I bought a few OctoPills to setup some props for Halloween this year. They seem to be working fine but I have an odd issue with the sounds. Not sure if this is an OctoPill thing or an OctoBanger thing. When I first turn on the system, no sound plays. If I trigger the first scare, the relays sequence activates but there is no scare sound. Once the sequence is done, the ambient sound now plays. If I trigger again, I do hear the scare sound as expected. However, after that the ambient does not play and it does the same thing as described. Every other trigger has no sound...

Any ideas?

Thanks
Karl


----------



## corey872 (Jan 10, 2010)

Not sure I can offer any specific advice, but here are a few things to consider:

Has it always been this way? If the issue started with some change, it might be good to take a look at what changed at that specific point, see if you can change it back, get the system working, then go forward and see where the exact issue starts.

Does your mp3 player work correctly when manually triggered? It seems like something might not be correct there. Either the mp3 is wanting a continuous signal or a 'reset' signal, or the octo is sending a continuous or reset signal (in opposition to what the mp3 needs).

I believe there are also entries in the octo software for 'ambient' and 'scare' tracks?

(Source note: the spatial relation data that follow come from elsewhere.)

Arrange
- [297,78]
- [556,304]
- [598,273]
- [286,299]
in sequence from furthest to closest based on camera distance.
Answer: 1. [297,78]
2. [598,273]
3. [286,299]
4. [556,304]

Guess those are correct and not inverted?

It is also fairly easy to plug something in backwards, or 'one pin off' - though that would typically lead to something not working at all - but never hurts to check.

I don't know that this will help, but if you can post more info, pics, wiring, etc - someone more knowledgeable than I will surely come along!


----------



## ninjapear (Aug 14, 2021)

To follow up here this appears to be an issue with the MP3 serial board itself that is a known issue. I cannot find the original board that they recommend. I did get a reply from Eric at Fatal Mentality saying he is trying to resolve with his next release. Unfortunately the Fatal Mentality site and his email address went offline. I hope that is just temporary.


----------



## David_AVD (Nov 9, 2012)

Googling "Fatal Mentality" comes up with https://www.scarecompany.com/


----------